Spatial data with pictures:
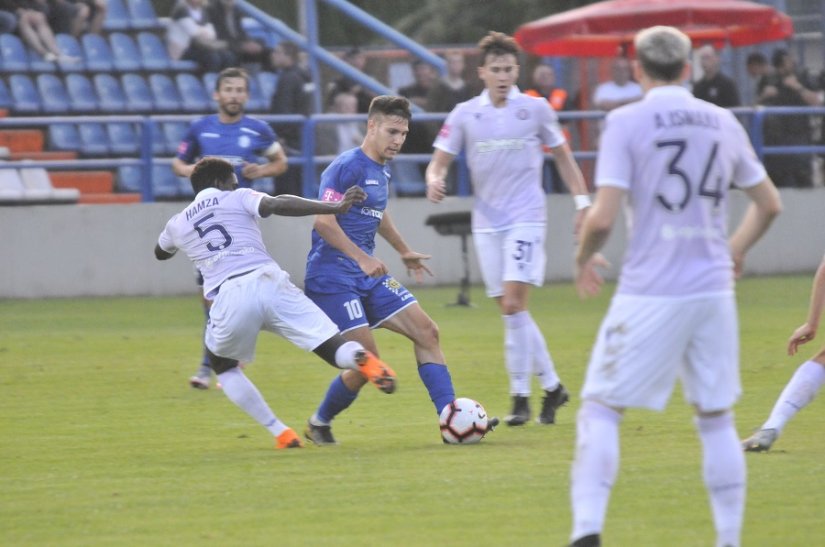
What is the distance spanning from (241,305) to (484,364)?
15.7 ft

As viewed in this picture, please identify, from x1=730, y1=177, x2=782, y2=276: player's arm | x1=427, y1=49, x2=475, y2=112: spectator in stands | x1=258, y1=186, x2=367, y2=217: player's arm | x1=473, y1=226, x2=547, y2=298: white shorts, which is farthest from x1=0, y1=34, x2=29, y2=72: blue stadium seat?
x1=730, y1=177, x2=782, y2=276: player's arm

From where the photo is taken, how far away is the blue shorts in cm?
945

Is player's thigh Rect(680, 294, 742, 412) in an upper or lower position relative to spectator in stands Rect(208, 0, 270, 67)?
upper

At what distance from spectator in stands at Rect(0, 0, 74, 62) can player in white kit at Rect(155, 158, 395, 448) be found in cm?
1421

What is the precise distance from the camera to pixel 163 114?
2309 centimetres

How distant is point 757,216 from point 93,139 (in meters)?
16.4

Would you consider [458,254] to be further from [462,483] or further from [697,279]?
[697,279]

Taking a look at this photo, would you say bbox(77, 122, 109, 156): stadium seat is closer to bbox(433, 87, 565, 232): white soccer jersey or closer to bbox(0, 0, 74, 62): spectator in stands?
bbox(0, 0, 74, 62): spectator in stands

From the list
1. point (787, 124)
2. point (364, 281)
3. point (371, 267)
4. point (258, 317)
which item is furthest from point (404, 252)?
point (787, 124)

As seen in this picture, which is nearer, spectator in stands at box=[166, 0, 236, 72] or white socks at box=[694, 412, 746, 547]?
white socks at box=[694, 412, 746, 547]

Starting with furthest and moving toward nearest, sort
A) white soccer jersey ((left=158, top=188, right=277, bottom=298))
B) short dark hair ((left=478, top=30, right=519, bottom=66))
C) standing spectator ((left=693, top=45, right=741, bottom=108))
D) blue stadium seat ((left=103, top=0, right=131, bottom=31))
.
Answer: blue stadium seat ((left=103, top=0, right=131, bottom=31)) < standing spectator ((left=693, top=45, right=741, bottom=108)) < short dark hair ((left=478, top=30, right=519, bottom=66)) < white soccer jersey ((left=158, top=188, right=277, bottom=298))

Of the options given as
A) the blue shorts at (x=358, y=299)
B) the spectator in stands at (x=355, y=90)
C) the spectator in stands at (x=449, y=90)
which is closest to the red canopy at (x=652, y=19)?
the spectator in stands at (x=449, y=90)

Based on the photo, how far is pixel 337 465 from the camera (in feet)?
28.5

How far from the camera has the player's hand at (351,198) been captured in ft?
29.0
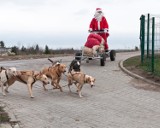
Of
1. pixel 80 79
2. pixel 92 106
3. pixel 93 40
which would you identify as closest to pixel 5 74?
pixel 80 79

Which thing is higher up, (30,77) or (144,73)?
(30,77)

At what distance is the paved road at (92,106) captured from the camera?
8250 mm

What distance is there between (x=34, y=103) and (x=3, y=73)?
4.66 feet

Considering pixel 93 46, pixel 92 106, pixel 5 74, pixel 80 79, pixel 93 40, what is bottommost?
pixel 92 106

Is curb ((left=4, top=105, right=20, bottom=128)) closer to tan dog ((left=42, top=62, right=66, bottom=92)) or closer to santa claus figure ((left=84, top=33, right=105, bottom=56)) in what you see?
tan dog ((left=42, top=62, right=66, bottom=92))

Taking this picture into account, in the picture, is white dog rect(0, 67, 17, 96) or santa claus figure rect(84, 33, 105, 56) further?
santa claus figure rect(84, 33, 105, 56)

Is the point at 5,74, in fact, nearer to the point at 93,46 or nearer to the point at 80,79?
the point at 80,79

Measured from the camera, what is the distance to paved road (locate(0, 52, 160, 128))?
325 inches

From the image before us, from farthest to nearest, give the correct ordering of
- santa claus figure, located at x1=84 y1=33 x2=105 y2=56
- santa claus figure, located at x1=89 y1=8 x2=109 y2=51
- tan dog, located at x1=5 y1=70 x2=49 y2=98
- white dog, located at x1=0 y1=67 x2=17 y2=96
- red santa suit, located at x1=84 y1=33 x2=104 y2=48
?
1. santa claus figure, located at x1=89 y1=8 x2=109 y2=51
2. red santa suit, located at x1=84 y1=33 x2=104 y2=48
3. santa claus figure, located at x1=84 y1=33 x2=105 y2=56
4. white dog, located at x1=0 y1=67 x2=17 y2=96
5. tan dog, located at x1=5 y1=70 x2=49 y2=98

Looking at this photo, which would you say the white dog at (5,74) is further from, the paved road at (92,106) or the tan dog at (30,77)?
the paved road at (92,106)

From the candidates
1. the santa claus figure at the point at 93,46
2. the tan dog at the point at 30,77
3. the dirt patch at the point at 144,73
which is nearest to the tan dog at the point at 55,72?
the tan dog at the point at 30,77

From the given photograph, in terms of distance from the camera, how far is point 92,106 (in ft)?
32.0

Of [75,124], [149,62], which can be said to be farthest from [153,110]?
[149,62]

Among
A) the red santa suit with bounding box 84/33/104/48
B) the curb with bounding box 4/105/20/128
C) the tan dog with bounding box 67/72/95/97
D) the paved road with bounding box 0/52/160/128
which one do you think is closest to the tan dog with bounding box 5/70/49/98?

#### The request
Copy all of the entries verbatim, leaving out any pictures they contain.

#### Answer to this task
What is the distance spanning from (241,305) to (484,364)?
15.7 ft

As viewed in this picture, please identify, from x1=730, y1=177, x2=782, y2=276: player's arm | x1=427, y1=49, x2=475, y2=112: spectator in stands | x1=258, y1=186, x2=367, y2=217: player's arm | x1=473, y1=226, x2=547, y2=298: white shorts, which is farthest from x1=0, y1=34, x2=29, y2=72: blue stadium seat?
x1=730, y1=177, x2=782, y2=276: player's arm

From where the photo is taken, how far away is the blue shorts in cm?
945

Is player's thigh Rect(680, 294, 742, 412) in an upper or lower position relative to spectator in stands Rect(208, 0, 270, 67)?
upper

At what distance from spectator in stands at Rect(0, 0, 74, 62) can player in white kit at Rect(155, 158, 395, 448) be found in cm?
1421

What is the precise distance from the camera to pixel 163 114?
2309 centimetres

How distant is point 757,216 from point 93,139 (in meters)?
16.4

Would you consider [458,254] to be further from [462,483] or further from [697,279]?
[697,279]

Taking a look at this photo, would you say bbox(77, 122, 109, 156): stadium seat is closer to bbox(433, 87, 565, 232): white soccer jersey or closer to bbox(0, 0, 74, 62): spectator in stands?
bbox(0, 0, 74, 62): spectator in stands

From the list
1. point (787, 124)
2. point (364, 281)
3. point (371, 267)
4. point (258, 317)
which item is furthest from point (404, 252)?
point (787, 124)

As seen in this picture, which is nearer, spectator in stands at box=[166, 0, 236, 72] or white socks at box=[694, 412, 746, 547]?
white socks at box=[694, 412, 746, 547]

Starting with furthest and moving toward nearest, sort
A) white soccer jersey ((left=158, top=188, right=277, bottom=298))
B) short dark hair ((left=478, top=30, right=519, bottom=66))
C) standing spectator ((left=693, top=45, right=741, bottom=108))
D) blue stadium seat ((left=103, top=0, right=131, bottom=31))
.
Answer: blue stadium seat ((left=103, top=0, right=131, bottom=31)) < standing spectator ((left=693, top=45, right=741, bottom=108)) < short dark hair ((left=478, top=30, right=519, bottom=66)) < white soccer jersey ((left=158, top=188, right=277, bottom=298))

Of the options given as
A) the blue shorts at (x=358, y=299)
B) the spectator in stands at (x=355, y=90)
C) the spectator in stands at (x=449, y=90)
which is closest to the red canopy at (x=652, y=19)?
the spectator in stands at (x=449, y=90)

Based on the photo, how far is pixel 337 465 from the camera (in feet)?
28.5

How far from the camera has the player's hand at (351,198) been captured in ft?
29.0
Of
1. pixel 80 79
2. pixel 92 106
3. pixel 93 40
which would you identify as closest to pixel 5 74?
pixel 80 79

Which thing is higher up, (30,77) or (144,73)?
(30,77)

At what distance is the paved road at (92,106) captured from the camera?
8250 mm

What distance is there between (x=34, y=103) and (x=3, y=73)?
4.66 feet

Considering pixel 93 46, pixel 92 106, pixel 5 74, pixel 80 79, pixel 93 40, what is bottommost?
pixel 92 106

Is curb ((left=4, top=105, right=20, bottom=128)) closer to tan dog ((left=42, top=62, right=66, bottom=92)) or closer to santa claus figure ((left=84, top=33, right=105, bottom=56)) in what you see?
tan dog ((left=42, top=62, right=66, bottom=92))

Taking this picture into account, in the picture, is white dog rect(0, 67, 17, 96) or santa claus figure rect(84, 33, 105, 56) further?
santa claus figure rect(84, 33, 105, 56)

Is the point at 5,74, in fact, nearer to the point at 93,46 or nearer to the point at 80,79?
the point at 80,79

Measured from the camera, what is the distance to paved road (locate(0, 52, 160, 128))?
325 inches

From the image before us, from farthest to nearest, give the correct ordering of
- santa claus figure, located at x1=84 y1=33 x2=105 y2=56
- santa claus figure, located at x1=89 y1=8 x2=109 y2=51
- tan dog, located at x1=5 y1=70 x2=49 y2=98
- white dog, located at x1=0 y1=67 x2=17 y2=96
- red santa suit, located at x1=84 y1=33 x2=104 y2=48
?
1. santa claus figure, located at x1=89 y1=8 x2=109 y2=51
2. red santa suit, located at x1=84 y1=33 x2=104 y2=48
3. santa claus figure, located at x1=84 y1=33 x2=105 y2=56
4. white dog, located at x1=0 y1=67 x2=17 y2=96
5. tan dog, located at x1=5 y1=70 x2=49 y2=98

Looking at this photo, which would you say the white dog at (5,74) is further from, the paved road at (92,106) or the tan dog at (30,77)?
the paved road at (92,106)

From the candidates
1. the santa claus figure at the point at 93,46
2. the tan dog at the point at 30,77
3. the dirt patch at the point at 144,73
which is nearest to the tan dog at the point at 55,72?
the tan dog at the point at 30,77

From the given photograph, in terms of distance from the camera, how far is point 92,106 (in ft)?
32.0

Of [75,124], [149,62], which can be said to be farthest from [153,110]?
[149,62]

Among
A) the red santa suit with bounding box 84/33/104/48
B) the curb with bounding box 4/105/20/128
C) the tan dog with bounding box 67/72/95/97
D) the paved road with bounding box 0/52/160/128
which one do you think is closest to the tan dog with bounding box 5/70/49/98?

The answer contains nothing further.